3×2 CuArray{Float32,2,CuArray{Float32,3,Nothing}}:
 20.0  20.0
 20.0  20.0
 20.0  20.0

But it’s not at all clear to me why these would be different, so I have a few questions:

  • Is there another way to do this operation with @reduce that I’m missing?
  • Is there a performance difference between these (assuming they both worked)?
  • Would the intermediate allocation of T be happening under-the-hood anyway?

I think the problem is that D is being initialized as an Array not a CuArray.

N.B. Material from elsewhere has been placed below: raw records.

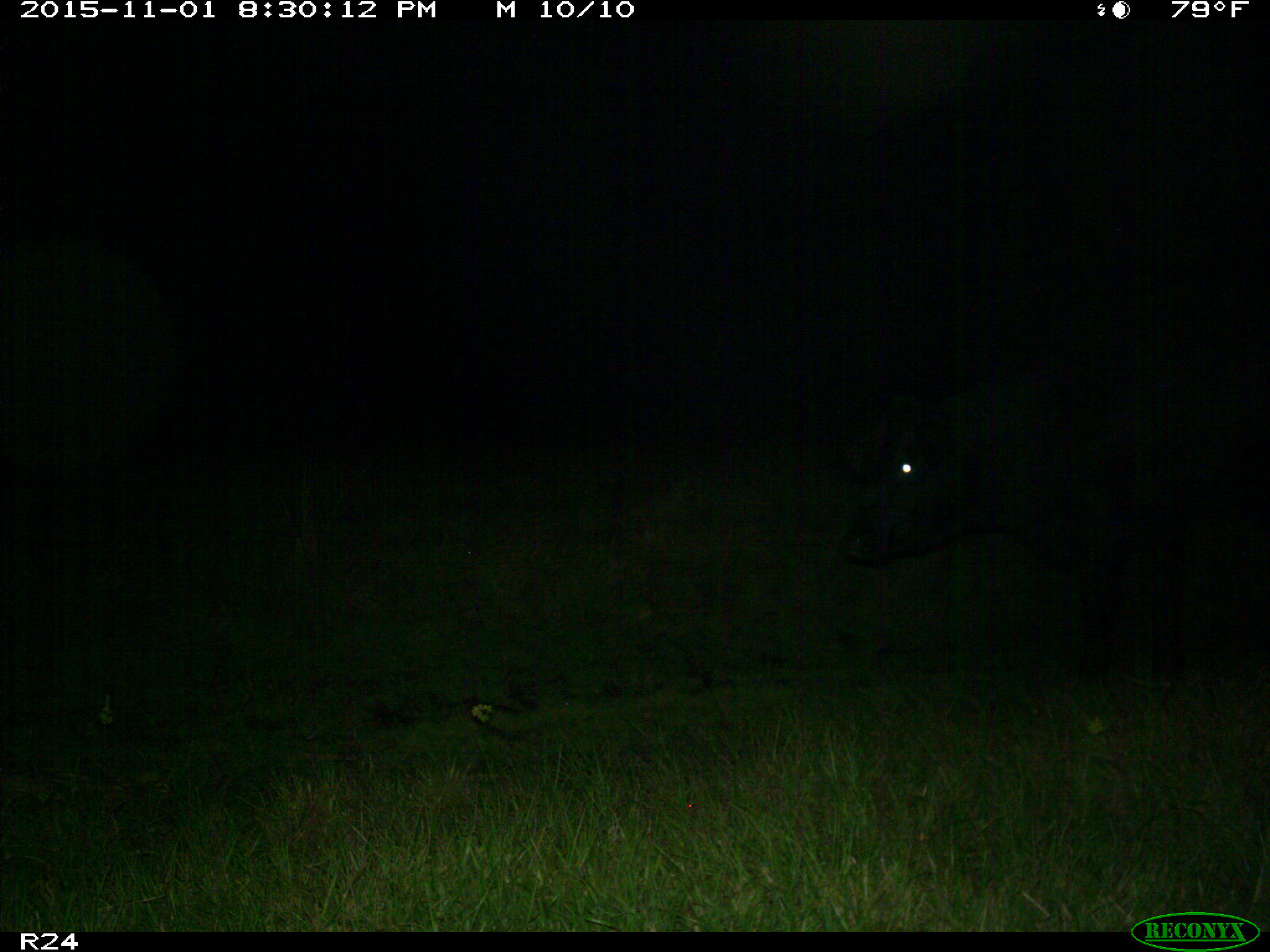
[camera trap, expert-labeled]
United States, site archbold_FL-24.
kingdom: Animalia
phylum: Chordata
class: Mammalia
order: Artiodactyla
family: Bovidae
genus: Bos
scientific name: Bos taurus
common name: domestic cow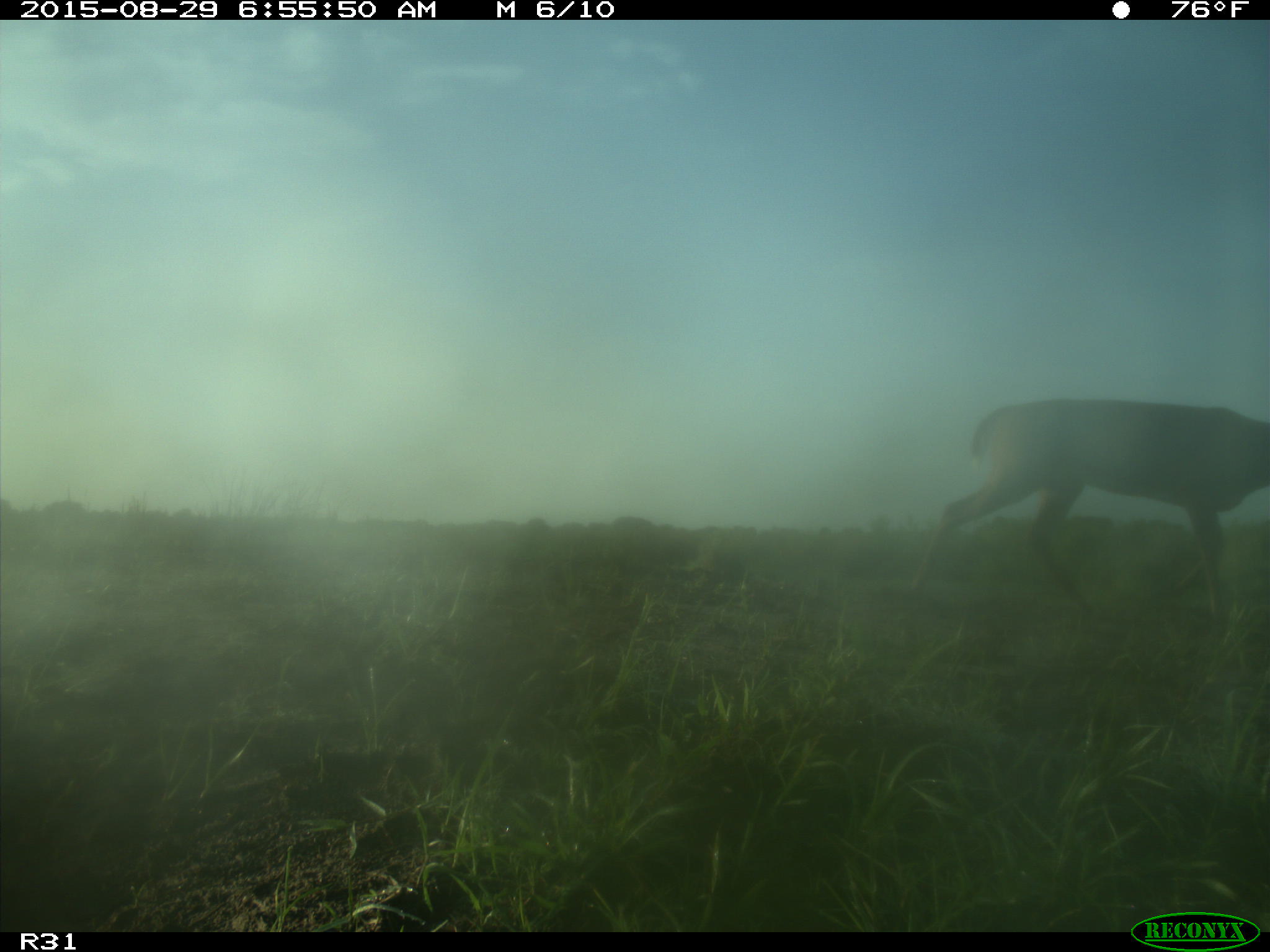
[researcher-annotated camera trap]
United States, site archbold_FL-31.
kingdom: Animalia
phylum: Chordata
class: Mammalia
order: Artiodactyla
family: Cervidae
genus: Odocoileus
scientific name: Odocoileus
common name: deer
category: unidentified deer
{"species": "unidentified deer (deer) (Odocoileus)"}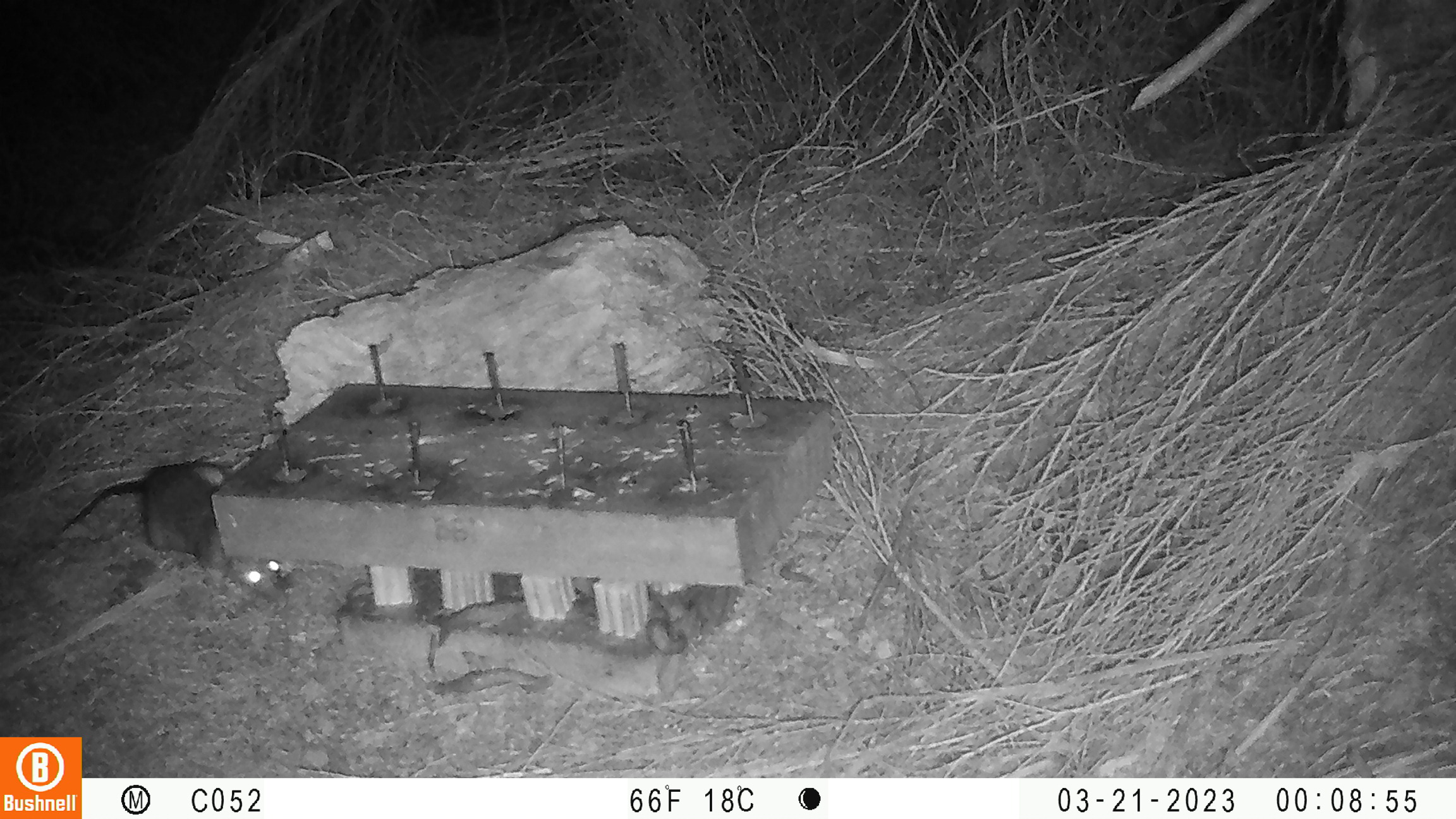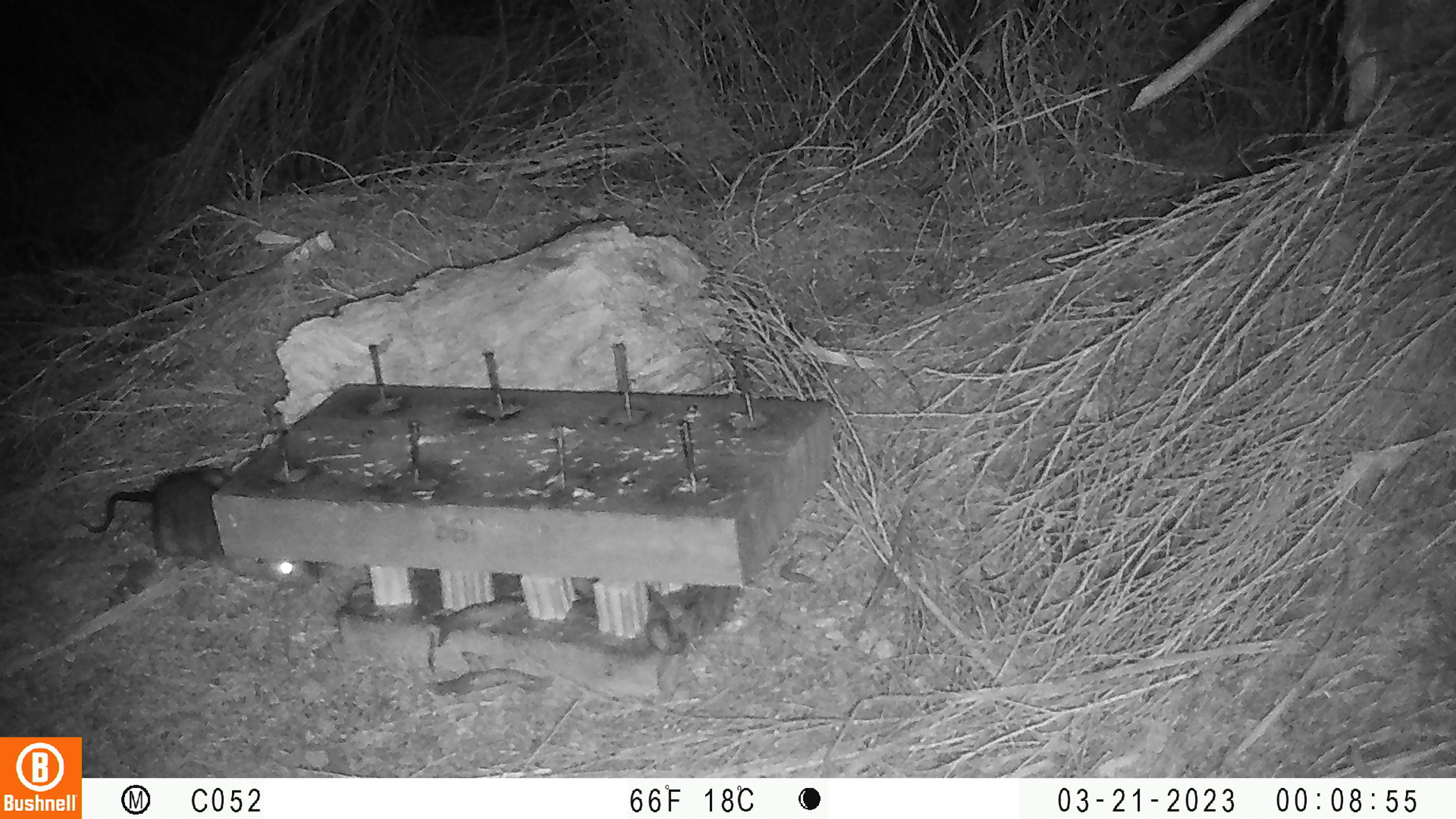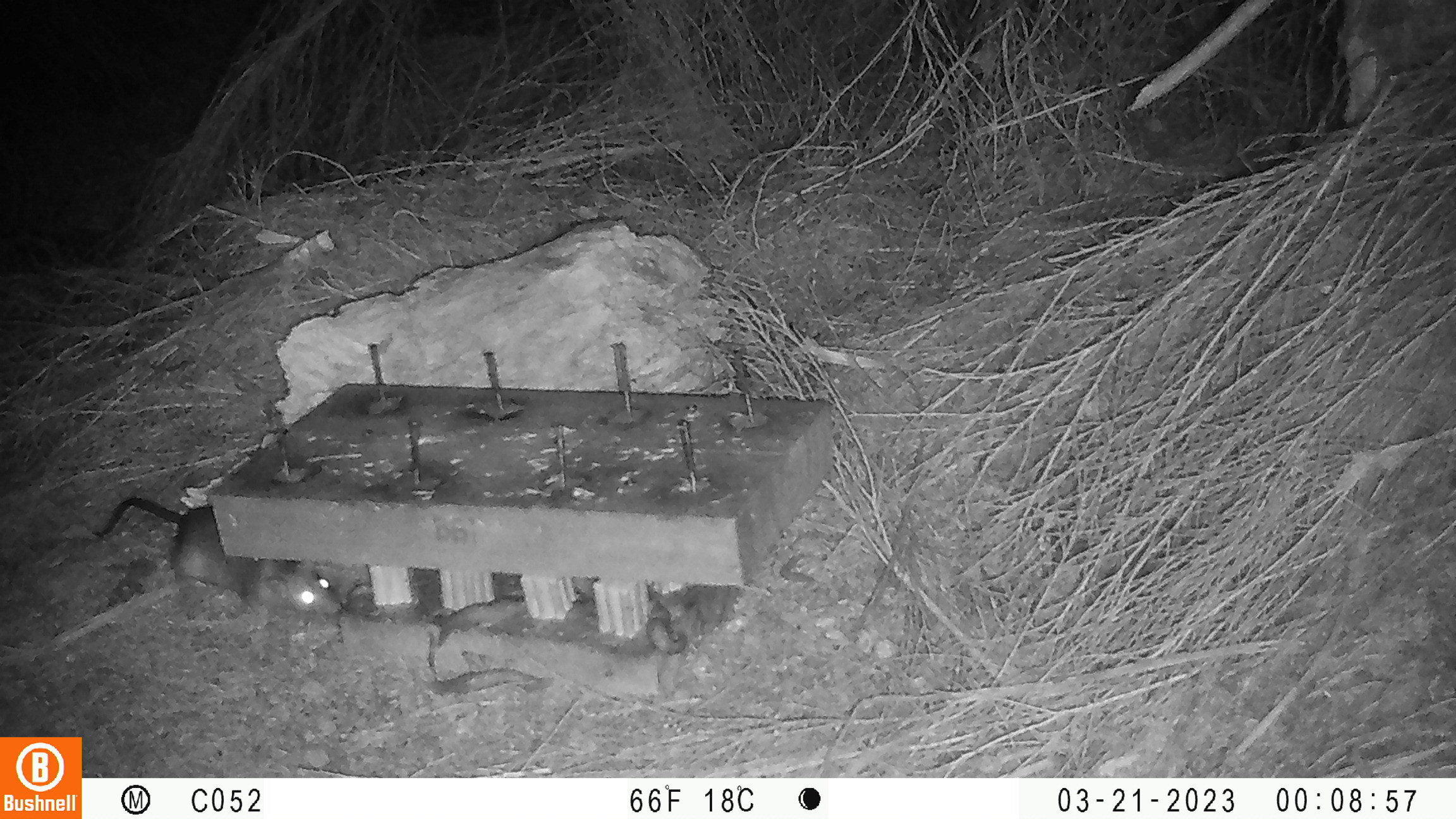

Here’s the expansion, the function orient is usually just reshape to put the dimensions along the :s.

julia> @pretty @reduce D[m,a] := sum(p) C[p,a] + L[p,m]
begin
    local dotterel = orient(PermuteDims(C), (*, :, :))
    local ant = orient(PermuteDims(L), (:, *, :))
    D = dropdims(sum(@__dot__(dotterel + ant), dims = 3), dims = 3)
end

Because reshaping a transposed Array usually gives something very slow, sometimes orient makes a copy, and perhaps it is incorrectly making a CPU array. I thought this was fixed in https://github.com/mcabbott/TensorCast.jl/pull/10 but perhaps not. Do you mind making an issue?

Your work-around puts the index to be summed first instead of last, in which case there is no transposing required. The macro @reduce is unfortunately not smart enough to notice that possibility.

It will always make an intermediate allocation like T, broadcasting before reducing. There is an option lazy which uses LazyArrays.jl to avoid this allocation, but I’m not confident it has kept up with changes in that package, nor whether it will work with a CuArray.